Miti e modelli

Sabato mattina, mentre completavo il mio allenamento di una decina di chilometri, pensavo ai concorrenti della HardRock 100.

Si tratta di una gara mitica che si svolge negli Stati Uniti.
I trail americani, di solito, ci fanno ridere.
Sono lunghi, alcuni hanno anche parecchio dislivello, ma nella gran parte sono privi di difficoltà tecniche.

Ci sono delle eccezioni e la HardRock è una di queste.
100 miglia, quindi 166 chilometri, e 10.000 metri di dislivello positivo.
Ma quello che la rende davvero difficile è il fatto che si attraversano situazioni climatiche completamente opposte.
Si parte nel caldo torrido e si arriva a colli dove c’è ancora la neve.
I primi concorrenti arrivano dopo 25 ore di gara, il record, di poco sotto le 24, è di Kilian Jornet Burgada (sì, sempre lui) che l’aveva vinta nelle scorse tre edizioni.

Pensavo all’HardRock100 perché era partita la sera del venerdì e mentre io giravo tra la Montagnetta di San Siro e il cimitero di Musocco, loro stavano affrontando la seconda metà del percorso.
Pensavo all’intervista a Kilian il giorno prima della partenza.
Aveva detto alcune cose che mi avevano fatto riflettere.
La prima, che lui si prepara a queste gare in circa una settimana (nel senso che è sempre in forma e dedica una settimana a fare lavori specifici rispetto all’evento).

→ **Esercizio**:
Trascrivi fedelmente la parte del brano sulla HardRock 100 che inizia con "I primi concorrenti" e termina con "prima della partenza.".

→ **Dati archiviati**:
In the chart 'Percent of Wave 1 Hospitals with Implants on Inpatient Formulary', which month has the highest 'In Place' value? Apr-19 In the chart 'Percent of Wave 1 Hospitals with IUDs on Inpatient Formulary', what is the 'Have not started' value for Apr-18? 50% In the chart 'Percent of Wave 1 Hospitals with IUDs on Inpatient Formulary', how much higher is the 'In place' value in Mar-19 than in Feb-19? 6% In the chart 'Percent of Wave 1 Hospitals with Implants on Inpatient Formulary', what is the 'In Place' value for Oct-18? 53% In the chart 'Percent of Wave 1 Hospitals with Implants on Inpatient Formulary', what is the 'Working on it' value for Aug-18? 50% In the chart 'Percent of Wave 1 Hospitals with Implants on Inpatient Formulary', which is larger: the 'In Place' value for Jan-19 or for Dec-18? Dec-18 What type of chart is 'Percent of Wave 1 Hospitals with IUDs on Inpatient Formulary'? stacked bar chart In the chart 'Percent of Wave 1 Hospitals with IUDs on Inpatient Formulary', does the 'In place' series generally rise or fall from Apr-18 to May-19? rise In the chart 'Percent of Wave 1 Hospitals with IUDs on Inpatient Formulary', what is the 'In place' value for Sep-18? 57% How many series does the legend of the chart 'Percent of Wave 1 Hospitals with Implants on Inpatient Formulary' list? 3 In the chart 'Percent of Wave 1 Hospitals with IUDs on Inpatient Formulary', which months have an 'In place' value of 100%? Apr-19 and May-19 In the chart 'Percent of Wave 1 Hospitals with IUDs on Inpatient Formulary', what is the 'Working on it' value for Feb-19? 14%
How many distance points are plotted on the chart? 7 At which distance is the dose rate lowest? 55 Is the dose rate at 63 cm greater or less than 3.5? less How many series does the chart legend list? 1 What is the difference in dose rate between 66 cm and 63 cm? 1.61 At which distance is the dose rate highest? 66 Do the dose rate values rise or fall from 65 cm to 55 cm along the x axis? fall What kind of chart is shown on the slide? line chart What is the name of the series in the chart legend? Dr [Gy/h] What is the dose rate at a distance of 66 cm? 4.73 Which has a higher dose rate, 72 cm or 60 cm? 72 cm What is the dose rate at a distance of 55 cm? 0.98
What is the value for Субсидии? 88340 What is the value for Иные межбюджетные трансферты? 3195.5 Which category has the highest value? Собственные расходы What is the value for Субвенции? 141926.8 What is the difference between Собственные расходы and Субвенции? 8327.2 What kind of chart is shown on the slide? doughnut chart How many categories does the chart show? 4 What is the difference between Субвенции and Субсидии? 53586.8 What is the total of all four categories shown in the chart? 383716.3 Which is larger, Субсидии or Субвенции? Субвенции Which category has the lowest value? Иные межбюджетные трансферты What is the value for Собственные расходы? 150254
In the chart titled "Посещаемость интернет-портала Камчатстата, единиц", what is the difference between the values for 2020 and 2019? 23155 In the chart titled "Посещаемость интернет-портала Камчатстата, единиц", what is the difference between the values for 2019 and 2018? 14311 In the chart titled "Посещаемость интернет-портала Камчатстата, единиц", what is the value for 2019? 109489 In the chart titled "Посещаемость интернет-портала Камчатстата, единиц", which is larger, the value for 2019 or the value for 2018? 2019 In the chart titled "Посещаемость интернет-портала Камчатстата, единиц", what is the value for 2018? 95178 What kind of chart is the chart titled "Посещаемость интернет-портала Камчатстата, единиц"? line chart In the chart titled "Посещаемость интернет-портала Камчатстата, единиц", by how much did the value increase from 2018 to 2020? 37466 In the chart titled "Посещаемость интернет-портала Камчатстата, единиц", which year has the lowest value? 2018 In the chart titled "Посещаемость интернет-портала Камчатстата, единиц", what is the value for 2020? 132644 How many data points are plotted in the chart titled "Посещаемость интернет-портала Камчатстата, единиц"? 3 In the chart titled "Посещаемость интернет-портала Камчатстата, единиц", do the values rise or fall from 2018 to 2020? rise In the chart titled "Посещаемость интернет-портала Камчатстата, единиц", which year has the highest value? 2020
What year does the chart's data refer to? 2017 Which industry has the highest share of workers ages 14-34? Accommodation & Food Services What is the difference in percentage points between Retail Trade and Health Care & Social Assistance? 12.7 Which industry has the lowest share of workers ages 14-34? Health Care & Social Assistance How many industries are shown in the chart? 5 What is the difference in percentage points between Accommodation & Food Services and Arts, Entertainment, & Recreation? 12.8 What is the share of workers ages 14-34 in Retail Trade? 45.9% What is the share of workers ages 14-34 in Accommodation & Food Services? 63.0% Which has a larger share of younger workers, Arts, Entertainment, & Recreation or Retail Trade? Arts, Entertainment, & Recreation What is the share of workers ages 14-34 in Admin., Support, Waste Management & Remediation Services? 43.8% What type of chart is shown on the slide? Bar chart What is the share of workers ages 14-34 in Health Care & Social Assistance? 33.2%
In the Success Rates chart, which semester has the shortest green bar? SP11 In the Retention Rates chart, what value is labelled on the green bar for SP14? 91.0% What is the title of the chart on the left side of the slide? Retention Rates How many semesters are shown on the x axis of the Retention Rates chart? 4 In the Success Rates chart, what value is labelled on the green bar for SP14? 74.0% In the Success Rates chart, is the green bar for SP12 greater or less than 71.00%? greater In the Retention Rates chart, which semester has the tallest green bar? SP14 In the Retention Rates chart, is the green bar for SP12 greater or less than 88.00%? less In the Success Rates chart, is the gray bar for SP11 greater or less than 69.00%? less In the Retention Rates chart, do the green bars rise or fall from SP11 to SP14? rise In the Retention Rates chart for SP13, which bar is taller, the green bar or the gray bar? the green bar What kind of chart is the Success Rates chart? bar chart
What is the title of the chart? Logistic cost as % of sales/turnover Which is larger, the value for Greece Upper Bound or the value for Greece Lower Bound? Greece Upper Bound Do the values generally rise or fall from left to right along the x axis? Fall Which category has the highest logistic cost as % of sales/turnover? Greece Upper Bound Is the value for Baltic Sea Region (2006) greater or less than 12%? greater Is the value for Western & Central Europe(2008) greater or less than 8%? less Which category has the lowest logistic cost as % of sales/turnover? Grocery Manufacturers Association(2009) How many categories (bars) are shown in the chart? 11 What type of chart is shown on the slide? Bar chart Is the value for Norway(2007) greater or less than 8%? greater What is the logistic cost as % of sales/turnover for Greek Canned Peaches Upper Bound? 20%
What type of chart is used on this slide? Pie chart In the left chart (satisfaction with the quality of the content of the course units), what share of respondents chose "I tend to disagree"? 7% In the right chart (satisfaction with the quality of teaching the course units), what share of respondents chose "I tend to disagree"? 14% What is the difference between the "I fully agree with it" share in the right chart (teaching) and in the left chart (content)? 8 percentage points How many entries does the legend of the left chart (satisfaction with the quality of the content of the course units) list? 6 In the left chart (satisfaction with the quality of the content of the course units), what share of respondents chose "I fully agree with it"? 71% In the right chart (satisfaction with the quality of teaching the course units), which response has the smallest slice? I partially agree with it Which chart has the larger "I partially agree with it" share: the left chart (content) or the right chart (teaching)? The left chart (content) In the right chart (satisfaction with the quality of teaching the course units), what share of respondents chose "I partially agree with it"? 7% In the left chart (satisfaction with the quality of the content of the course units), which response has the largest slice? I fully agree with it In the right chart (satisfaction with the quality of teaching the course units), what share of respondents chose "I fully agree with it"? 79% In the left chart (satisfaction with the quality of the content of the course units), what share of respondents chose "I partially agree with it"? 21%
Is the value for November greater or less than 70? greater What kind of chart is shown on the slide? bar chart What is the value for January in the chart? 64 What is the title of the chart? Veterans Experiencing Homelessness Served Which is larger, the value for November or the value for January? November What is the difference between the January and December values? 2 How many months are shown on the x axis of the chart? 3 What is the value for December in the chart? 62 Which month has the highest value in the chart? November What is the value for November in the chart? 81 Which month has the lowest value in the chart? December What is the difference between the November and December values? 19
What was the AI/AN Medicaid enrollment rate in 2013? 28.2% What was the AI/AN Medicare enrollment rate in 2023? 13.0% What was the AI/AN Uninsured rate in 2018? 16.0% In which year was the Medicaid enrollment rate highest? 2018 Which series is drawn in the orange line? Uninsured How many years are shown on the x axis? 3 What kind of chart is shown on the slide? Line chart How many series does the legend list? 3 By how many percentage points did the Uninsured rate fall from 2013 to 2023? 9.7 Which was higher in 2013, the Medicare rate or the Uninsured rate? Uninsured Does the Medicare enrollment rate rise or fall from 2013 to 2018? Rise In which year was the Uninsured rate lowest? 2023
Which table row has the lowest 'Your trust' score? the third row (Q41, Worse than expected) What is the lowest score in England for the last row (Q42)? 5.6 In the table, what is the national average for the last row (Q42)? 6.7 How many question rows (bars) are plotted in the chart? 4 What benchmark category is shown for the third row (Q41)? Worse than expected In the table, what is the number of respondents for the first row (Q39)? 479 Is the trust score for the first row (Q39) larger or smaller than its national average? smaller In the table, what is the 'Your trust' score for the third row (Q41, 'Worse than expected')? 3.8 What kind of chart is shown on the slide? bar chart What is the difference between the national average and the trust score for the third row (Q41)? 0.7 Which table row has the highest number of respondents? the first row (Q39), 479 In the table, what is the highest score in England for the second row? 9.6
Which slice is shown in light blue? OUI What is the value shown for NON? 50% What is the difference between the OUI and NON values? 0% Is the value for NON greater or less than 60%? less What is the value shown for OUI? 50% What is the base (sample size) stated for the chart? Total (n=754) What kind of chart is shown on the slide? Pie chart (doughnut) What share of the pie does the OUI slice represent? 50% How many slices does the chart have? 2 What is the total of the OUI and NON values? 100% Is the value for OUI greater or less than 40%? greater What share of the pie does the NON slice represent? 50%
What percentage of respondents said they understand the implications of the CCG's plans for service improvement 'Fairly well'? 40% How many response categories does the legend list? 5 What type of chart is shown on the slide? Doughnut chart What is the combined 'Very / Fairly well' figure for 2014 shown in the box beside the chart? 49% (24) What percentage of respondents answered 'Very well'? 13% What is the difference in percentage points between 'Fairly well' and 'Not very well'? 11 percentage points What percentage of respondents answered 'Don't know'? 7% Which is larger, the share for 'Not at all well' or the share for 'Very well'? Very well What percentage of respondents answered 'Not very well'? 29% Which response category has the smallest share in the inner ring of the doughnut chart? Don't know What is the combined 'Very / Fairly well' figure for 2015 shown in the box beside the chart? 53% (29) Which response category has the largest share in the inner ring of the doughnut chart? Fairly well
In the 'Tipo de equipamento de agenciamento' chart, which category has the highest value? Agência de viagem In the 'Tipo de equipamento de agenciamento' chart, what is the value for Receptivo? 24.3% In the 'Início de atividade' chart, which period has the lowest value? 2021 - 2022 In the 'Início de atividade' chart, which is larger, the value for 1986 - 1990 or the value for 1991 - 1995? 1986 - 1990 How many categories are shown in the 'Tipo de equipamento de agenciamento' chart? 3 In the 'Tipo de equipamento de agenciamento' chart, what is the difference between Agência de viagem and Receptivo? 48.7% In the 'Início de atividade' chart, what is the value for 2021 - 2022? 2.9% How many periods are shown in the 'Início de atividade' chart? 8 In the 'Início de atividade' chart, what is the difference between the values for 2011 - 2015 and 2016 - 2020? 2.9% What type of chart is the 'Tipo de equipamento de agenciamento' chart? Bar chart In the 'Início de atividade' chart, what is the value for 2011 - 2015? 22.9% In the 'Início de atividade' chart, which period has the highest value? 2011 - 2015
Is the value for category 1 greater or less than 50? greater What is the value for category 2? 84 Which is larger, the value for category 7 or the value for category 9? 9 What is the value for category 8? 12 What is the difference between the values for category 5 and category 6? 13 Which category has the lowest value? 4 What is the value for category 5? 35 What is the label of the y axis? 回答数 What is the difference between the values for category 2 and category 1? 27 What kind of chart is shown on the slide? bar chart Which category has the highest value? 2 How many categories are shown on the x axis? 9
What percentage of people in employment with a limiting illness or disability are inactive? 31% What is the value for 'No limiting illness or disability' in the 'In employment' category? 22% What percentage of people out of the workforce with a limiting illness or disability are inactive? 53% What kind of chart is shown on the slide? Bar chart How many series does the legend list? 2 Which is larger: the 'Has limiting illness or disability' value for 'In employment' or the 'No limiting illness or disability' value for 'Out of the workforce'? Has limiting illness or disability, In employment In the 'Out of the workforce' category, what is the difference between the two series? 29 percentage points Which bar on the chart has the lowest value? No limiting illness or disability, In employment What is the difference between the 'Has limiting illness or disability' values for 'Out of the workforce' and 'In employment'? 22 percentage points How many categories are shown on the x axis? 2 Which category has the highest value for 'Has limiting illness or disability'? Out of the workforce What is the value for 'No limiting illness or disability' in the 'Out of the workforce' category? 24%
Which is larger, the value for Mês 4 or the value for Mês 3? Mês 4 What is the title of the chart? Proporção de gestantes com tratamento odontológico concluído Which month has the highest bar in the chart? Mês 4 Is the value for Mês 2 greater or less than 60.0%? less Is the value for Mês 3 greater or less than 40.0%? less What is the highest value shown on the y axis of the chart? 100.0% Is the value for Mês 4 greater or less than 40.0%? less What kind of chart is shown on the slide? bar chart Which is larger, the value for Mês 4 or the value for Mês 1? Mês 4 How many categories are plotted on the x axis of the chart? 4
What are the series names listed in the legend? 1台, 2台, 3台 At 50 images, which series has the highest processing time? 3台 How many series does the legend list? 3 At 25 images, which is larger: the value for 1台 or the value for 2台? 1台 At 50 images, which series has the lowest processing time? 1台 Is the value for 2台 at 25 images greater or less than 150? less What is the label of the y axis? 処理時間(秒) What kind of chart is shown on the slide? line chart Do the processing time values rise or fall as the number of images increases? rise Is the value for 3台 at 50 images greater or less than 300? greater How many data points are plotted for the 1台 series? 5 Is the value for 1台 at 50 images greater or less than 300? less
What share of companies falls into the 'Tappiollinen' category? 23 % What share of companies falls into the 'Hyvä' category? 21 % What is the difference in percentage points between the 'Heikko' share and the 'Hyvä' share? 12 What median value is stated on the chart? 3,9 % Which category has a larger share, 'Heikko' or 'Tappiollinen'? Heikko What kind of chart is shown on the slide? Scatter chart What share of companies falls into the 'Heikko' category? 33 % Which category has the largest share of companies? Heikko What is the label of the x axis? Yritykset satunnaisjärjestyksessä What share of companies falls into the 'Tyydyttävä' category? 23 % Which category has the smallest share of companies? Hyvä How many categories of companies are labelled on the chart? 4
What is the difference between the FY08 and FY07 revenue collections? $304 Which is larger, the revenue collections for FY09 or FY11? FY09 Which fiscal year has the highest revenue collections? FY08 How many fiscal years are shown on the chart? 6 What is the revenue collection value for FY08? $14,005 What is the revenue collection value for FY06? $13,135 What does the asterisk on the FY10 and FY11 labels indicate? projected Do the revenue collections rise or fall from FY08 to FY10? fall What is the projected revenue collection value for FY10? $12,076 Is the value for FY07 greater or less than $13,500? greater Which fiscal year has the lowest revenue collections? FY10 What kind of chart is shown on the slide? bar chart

→ **Soluzione dell'esercizio**:
I primi concorrenti arrivano dopo 25 ore di gara, il record, di poco sotto le 24, è di Kilian Jornet Burgada (sì, sempre lui) che l’aveva vinta nelle scorse tre edizioni.

Pensavo all’HardRock100 perché era partita la sera del venerdì e mentre io giravo tra la Montagnetta di San Siro e il cimitero di Musocco, loro stavano affrontando la seconda metà del percorso.
Pensavo all’intervista a Kilian il giorno prima della partenza.